__Data supplied__
· · · · · · ·

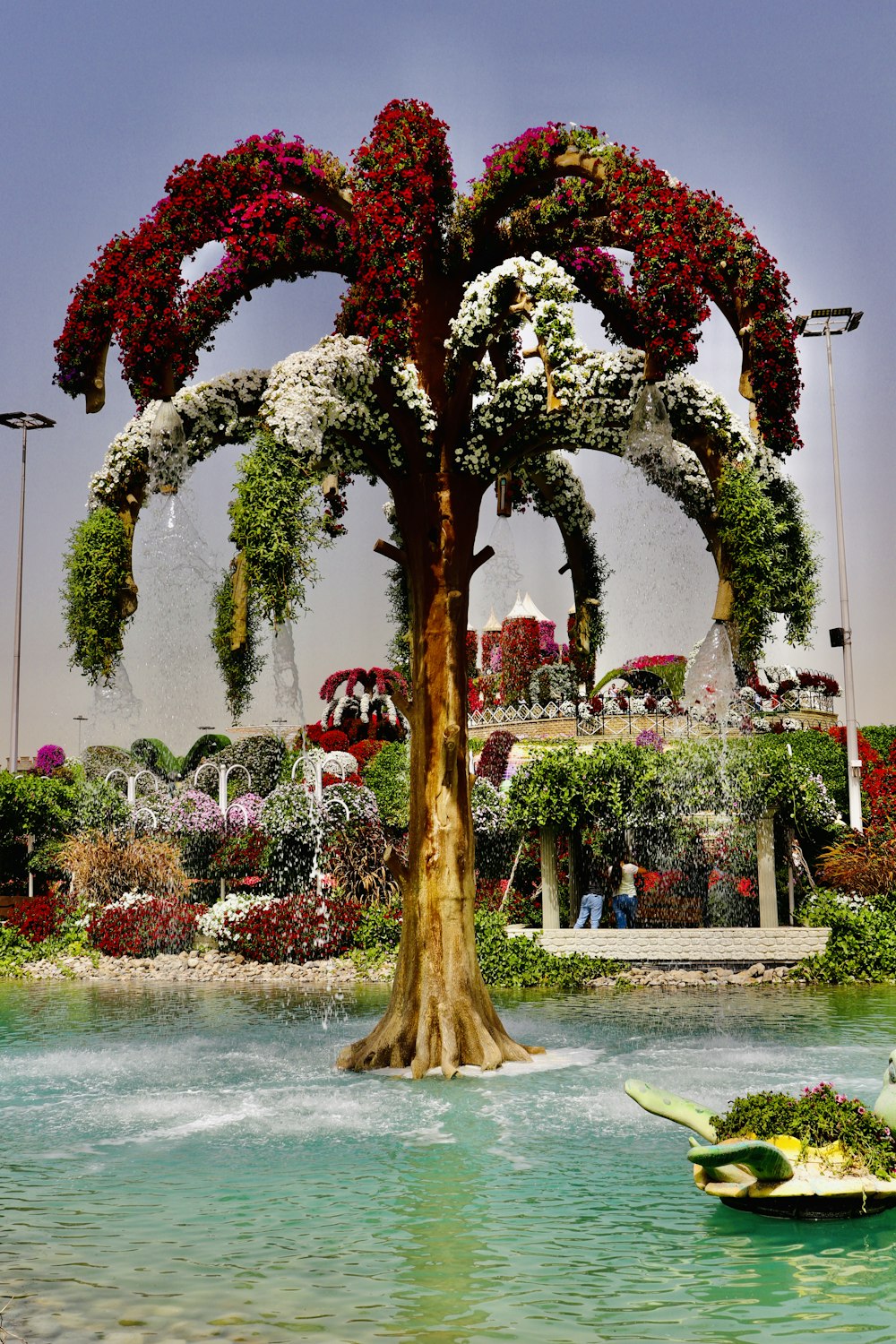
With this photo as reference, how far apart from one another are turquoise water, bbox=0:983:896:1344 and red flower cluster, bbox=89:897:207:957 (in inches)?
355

· · · · · · ·

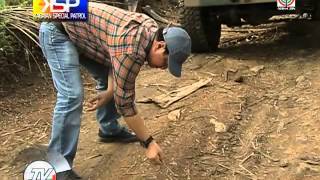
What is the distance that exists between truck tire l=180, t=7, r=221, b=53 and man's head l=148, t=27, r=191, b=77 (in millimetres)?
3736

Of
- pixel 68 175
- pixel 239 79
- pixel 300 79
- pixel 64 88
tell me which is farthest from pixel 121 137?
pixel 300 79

· · · · · · ·

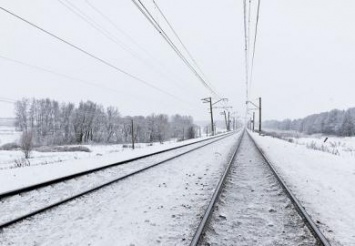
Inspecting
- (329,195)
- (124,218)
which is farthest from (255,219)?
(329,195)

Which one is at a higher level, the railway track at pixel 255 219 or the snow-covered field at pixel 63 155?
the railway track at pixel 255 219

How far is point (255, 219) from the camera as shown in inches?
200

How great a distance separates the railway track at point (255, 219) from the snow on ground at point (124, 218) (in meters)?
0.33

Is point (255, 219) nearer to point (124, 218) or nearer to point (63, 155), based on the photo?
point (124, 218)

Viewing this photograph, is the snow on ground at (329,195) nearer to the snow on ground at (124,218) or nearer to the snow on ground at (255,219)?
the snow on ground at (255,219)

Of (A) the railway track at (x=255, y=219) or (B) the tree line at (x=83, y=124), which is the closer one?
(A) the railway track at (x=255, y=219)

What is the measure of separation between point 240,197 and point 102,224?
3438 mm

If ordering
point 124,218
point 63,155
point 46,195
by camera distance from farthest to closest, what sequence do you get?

· · · · · · ·

__Exercise description__
Replace "what sequence do you get" with "what order results" in the lines between the one holding "If ordering" and the one holding "by camera distance", inclusive, and give those lines again with nothing else changed.

__Answer for the task__
If ordering
point 124,218
point 63,155
point 46,195
by camera distance from farthest to closest, what order results?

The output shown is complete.